La crisi delle “big tech”, cosa succede?
Molte società tecnologiche sono alle prese con la riduzione degli organici dopo un periodo di nuove assunzioni e importanti investimenti. Ma l’attuale contesto economico sta cambiando gli scenari
di Redazione
L’ultima in ordine di tempo è stata la società svedese di streaming Spotify, che ha annunciato un taglio del 6% dei suoi dipendenti (circa 600 persone). Ma prima erano state Meta (Facebook) – riduzione di 11 mila dipendenti –, poi Amazon – che ha in programma qualcosa come 18 mila tagli a livello mondiale – e più di recente Microsoft (diecimila tagli nel 2023) e Alphabet (Google; in questo caso sono 12 mila i licenziamenti annunciati). In tutto ciò vanno aggiunti i tagli anche di Twitter, all’insediamento del nuovo proprietario, Elon Musk. Insomma, siamo di fronte ad una crisi delle big tech? E soprattutto: da cosa deriva?

• • •

**Cosa fare**.
1. Nell'articolo sulla crisi delle big tech, quanti dipendenti taglierà Spotify?
2. Per ogni frase, di' se è d'accordo con l'articolo sulle big tech oppure no. Rispondi sì o no e riporta le parole dell'articolo che lo dimostrano.
(a) Amazon prevede circa 18 mila tagli in tutto il mondo.
(b) Microsoft ha annunciato 12 mila licenziamenti.
(c) Spotify è una società norvegese.

• • •

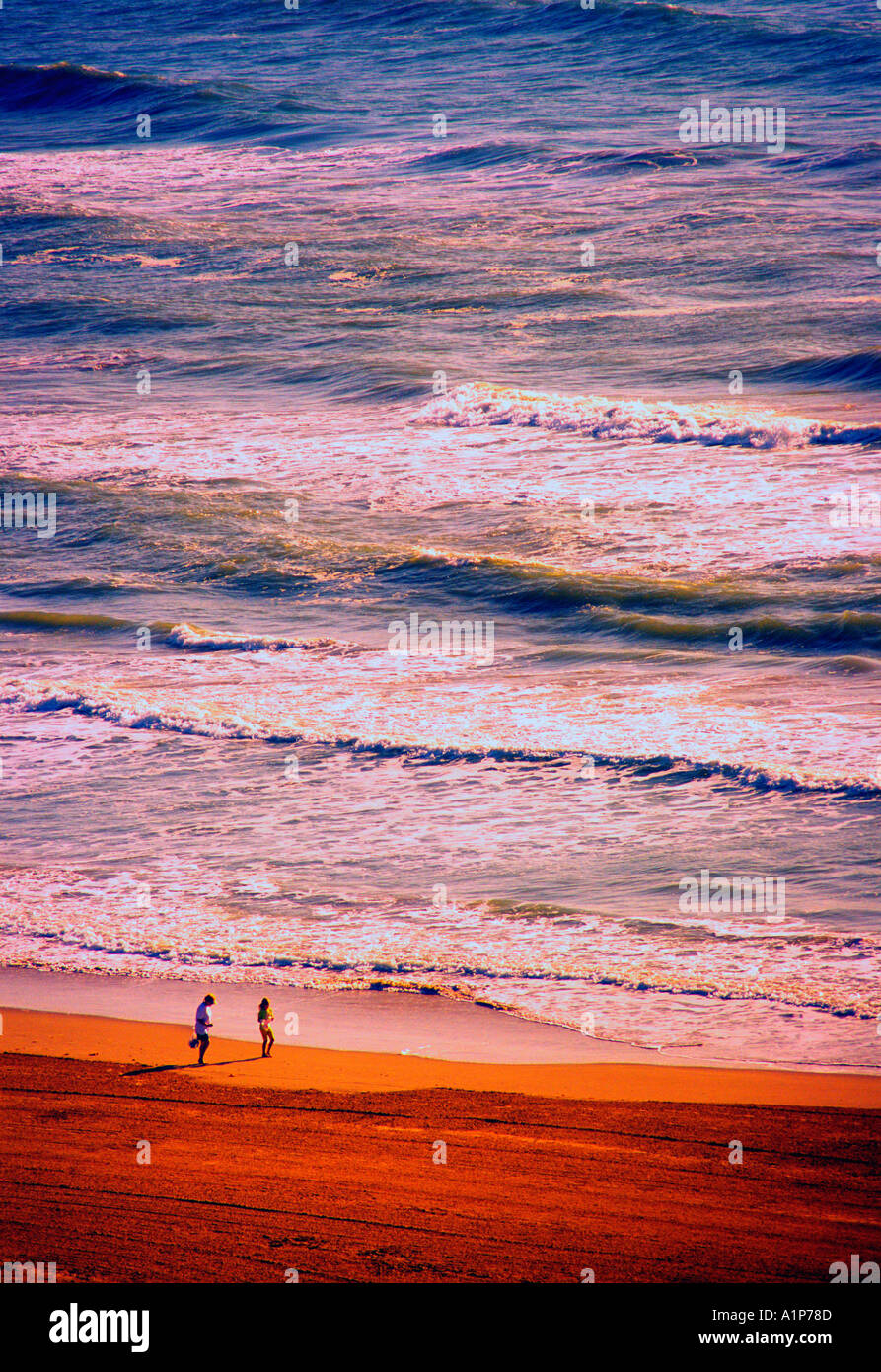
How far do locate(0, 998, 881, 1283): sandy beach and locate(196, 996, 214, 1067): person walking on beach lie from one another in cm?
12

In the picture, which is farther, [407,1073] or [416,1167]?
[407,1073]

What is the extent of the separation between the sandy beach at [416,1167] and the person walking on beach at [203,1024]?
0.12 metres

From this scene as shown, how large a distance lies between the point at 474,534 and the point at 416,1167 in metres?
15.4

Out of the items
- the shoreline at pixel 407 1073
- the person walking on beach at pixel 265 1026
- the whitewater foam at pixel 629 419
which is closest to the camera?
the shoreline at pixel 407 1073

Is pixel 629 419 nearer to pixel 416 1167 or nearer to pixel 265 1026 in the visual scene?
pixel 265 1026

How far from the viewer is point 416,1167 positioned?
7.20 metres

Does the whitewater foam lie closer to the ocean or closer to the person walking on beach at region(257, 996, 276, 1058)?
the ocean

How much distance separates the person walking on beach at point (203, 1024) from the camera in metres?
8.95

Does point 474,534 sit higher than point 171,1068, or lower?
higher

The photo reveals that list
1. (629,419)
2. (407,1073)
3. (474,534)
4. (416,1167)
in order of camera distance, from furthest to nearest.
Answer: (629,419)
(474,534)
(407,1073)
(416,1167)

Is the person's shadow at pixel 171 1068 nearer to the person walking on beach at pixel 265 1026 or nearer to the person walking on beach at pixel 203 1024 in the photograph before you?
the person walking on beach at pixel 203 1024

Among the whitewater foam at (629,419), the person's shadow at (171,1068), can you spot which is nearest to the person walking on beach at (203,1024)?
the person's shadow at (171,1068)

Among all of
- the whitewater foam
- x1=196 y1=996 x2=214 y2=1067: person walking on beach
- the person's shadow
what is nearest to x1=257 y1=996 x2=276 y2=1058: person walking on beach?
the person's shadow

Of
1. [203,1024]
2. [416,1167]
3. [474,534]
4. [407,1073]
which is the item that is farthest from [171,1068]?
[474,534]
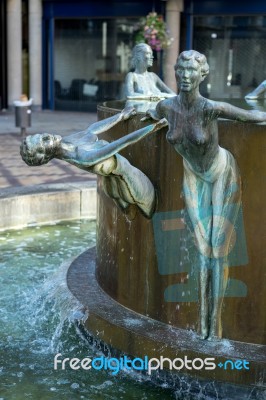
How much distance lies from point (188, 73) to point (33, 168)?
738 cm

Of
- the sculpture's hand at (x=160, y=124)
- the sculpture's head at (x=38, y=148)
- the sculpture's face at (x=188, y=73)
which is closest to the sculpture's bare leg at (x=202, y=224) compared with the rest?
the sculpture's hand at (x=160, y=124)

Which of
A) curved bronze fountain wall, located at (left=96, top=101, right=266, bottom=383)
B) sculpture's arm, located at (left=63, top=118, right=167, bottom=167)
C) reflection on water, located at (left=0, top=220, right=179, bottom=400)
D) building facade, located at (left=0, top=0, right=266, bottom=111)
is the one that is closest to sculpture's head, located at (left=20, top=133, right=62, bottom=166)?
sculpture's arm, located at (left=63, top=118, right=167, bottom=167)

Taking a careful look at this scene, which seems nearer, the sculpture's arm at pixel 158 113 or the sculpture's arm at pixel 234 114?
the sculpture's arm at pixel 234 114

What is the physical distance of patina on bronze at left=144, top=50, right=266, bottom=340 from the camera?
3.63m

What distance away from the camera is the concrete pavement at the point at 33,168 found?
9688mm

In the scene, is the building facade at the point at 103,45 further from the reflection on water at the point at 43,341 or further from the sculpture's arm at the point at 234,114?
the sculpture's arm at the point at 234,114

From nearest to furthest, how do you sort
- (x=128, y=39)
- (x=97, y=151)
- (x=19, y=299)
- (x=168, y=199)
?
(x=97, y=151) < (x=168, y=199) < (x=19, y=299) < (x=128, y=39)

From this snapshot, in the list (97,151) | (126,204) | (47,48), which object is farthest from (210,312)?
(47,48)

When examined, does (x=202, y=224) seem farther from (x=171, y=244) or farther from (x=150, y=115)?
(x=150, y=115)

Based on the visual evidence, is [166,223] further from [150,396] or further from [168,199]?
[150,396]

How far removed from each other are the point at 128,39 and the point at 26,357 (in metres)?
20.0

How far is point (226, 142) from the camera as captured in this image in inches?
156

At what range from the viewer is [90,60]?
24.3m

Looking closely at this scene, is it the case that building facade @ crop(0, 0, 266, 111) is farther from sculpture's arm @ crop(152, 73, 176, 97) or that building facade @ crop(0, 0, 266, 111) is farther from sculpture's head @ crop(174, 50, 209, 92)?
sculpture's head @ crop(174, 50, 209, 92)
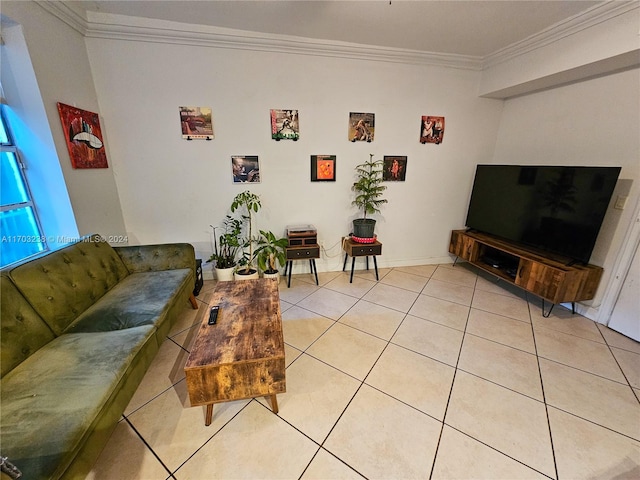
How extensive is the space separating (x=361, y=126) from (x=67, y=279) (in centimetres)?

• • •

**Soluzioni**.
1. Il 6% dei suoi dipendenti, cioè circa 600 persone.

2.
(a) Sì: "Amazon – che ha in programma qualcosa come 18 mila tagli a livello mondiale".
(b) No: "Microsoft (diecimila tagli nel 2023)".
(c) No: "la società svedese di streaming Spotify".